-------- Lesetext --------

Der Ahed-Tamimi-Hype

Am 29. Juli kam die 17-jährige Palästinenserin Ahed Tamimi nach fast acht Monaten Haft frei. Sie war von einem Militärgericht verurteilt worden, weil sie einen israelischen Besatzungssoldaten geohrfeigt hatte, der in das Haus ihrer Familie eindringen wollte. Am Tag ihrer Freilassung ist ihr Heimatsort, das kleine Dorf Nabi Saleh, überfüllt mit Journalisten, Kamerateams und Übertragungswagen. Die ganze Welt will zuschauen, wie sie ihre Freiheit wiedererlangt, welche Worte sie dabei wählt.

Ahed Tamimi und ihre Mutter Nariman, die am gleichen Tag aus der Haft entlassen wurde

Als Ahed aus dem Auto aussteigt, ist sie sofort von einer Menschentraube umgeben, die ihr auf Schritt und Tritt folgt. Zuerst geht es an das Grab ihres Cousins, der Anfang Januar im Alter von nur 17 Jahren von der israelischen Besatzungsmacht erschossen wurde. Fragen prasseln auf das Mädchen ein, Blitze aus Dutzenden Fotoapparaten lassen den Tag noch heller erscheinen. Nach einer kurzen Pause geht es weiter zur Pressekonferenz, mitten auf dem Dorfplatz. Hierfür wurde extra ein Denkmal errichtet: eine junge, vermummte Frau schießt mit einer überdimensionierten Zwille: In der Schleuder ist allerdings kein Stein, sondern ein großer Bleistift. Ein Symbol dafür, dass auch Bildung eine Form des Widerstandes gegen Besatzung ist.

In einem großen Halbkreis stehen an die 100 Journalisten und andere Medienarbeiter. Pressevertreter aus der ganzen Welt. Der Kameramann des ZDF klappt eine kleine Leiter auf und klettert mit wackeligen Beinen und einer schweren Kamera auf der Schulter hoch. „So viel Presse kommt ja nicht mal bei Trump“, murmelt er einem Kollegen zu. Eine gespannte Ruhe liegt über dem Platz, nur unterbrochen vom Klicken und Piepen der Aufnahmegeräte. Ahed beginnt mit ihrem Statement: „Die Macht liegt beim Volk, und das Volk wird über sein Schicksal entscheiden.“

 

Zeit, um uns etwas aus der Szenerie zurückzuziehen und sich darüber Gedanken zu machen, warum ausgerechnet ein so junges Mädchen im Fokus der Aufmerksamkeit steht. Warum sie und nicht ein anderer inhaftierter Jugendlicher? Seit dem Jahr 2000 sind mehr als 12.000 palästinensische Kinder und Jugendliche verhaftet worden. Derzeit sitzen nach wie vor an die 300 Minderjährige in israelischen Gefängnissen.

--------

Arbeitsanweisungen:
A – Zitiere aus dem Text über Ahed Tamimi wörtlich die Passage von „Ahed Tamimi und“ bis „gegen Besatzung ist.“.
B – Nenne alle Personen, die im Text über Ahed Tamimi mit ihrem Namen erwähnt werden.

-------- Datensätze --------

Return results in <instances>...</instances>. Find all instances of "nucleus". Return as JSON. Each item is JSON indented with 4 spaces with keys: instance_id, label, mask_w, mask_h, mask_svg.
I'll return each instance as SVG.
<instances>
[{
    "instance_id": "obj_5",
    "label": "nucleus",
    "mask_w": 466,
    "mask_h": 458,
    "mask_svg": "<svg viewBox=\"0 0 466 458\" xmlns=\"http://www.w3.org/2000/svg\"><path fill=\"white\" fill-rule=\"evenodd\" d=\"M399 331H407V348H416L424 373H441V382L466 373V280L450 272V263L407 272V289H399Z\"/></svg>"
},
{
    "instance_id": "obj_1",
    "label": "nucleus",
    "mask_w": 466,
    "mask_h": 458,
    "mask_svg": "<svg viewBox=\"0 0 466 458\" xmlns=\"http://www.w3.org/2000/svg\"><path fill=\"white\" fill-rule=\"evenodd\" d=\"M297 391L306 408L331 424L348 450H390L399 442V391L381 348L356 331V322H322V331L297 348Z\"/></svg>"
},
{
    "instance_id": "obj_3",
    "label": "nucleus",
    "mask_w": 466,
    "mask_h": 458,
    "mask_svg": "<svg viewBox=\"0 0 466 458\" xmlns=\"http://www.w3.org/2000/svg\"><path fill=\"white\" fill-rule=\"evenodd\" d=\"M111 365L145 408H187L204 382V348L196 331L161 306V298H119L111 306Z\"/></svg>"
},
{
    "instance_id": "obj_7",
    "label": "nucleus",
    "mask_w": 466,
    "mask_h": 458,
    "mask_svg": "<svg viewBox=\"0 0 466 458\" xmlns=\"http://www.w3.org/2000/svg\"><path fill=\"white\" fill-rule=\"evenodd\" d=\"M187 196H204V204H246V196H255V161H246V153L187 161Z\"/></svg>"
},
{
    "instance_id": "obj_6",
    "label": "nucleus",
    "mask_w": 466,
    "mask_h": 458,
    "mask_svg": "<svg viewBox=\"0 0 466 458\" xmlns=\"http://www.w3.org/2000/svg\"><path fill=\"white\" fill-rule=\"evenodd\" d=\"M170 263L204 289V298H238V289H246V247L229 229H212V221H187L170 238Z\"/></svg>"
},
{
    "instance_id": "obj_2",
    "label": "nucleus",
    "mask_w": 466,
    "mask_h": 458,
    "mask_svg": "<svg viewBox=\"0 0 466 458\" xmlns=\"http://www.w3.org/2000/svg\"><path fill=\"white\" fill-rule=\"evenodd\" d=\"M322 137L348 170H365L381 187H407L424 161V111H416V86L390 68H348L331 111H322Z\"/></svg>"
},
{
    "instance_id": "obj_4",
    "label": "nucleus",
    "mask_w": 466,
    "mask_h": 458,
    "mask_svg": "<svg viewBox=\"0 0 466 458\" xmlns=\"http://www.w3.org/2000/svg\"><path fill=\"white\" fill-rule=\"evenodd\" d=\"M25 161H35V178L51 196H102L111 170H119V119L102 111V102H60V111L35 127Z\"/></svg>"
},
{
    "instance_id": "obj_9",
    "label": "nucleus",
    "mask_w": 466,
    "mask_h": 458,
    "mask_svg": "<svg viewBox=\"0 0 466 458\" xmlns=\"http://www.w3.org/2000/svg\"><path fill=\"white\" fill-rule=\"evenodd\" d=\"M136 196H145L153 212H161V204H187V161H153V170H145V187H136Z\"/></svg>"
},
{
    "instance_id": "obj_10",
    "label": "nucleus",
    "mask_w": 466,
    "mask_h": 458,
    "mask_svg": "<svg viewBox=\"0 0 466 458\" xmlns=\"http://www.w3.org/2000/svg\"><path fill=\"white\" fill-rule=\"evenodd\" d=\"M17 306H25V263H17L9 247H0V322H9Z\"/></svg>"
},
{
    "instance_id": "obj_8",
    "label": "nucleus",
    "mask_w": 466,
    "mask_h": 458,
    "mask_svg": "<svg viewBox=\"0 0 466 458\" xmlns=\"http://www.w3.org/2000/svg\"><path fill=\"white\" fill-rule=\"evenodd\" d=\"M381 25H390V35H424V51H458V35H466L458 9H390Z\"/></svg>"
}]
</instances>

--------

Lösungen der Aufgaben:
A –
Ahed Tamimi und ihre Mutter Nariman, die am gleichen Tag aus der Haft entlassen wurde

Als Ahed aus dem Auto aussteigt, ist sie sofort von einer Menschentraube umgeben, die ihr auf Schritt und Tritt folgt. Zuerst geht es an das Grab ihres Cousins, der Anfang Januar im Alter von nur 17 Jahren von der israelischen Besatzungsmacht erschossen wurde. Fragen prasseln auf das Mädchen ein, Blitze aus Dutzenden Fotoapparaten lassen den Tag noch heller erscheinen. Nach einer kurzen Pause geht es weiter zur Pressekonferenz, mitten auf dem Dorfplatz. Hierfür wurde extra ein Denkmal errichtet: eine junge, vermummte Frau schießt mit einer überdimensionierten Zwille: In der Schleuder ist allerdings kein Stein, sondern ein großer Bleistift. Ein Symbol dafür, dass auch Bildung eine Form des Widerstandes gegen Besatzung ist.

B – Ahed Tamimi, Nariman, Trump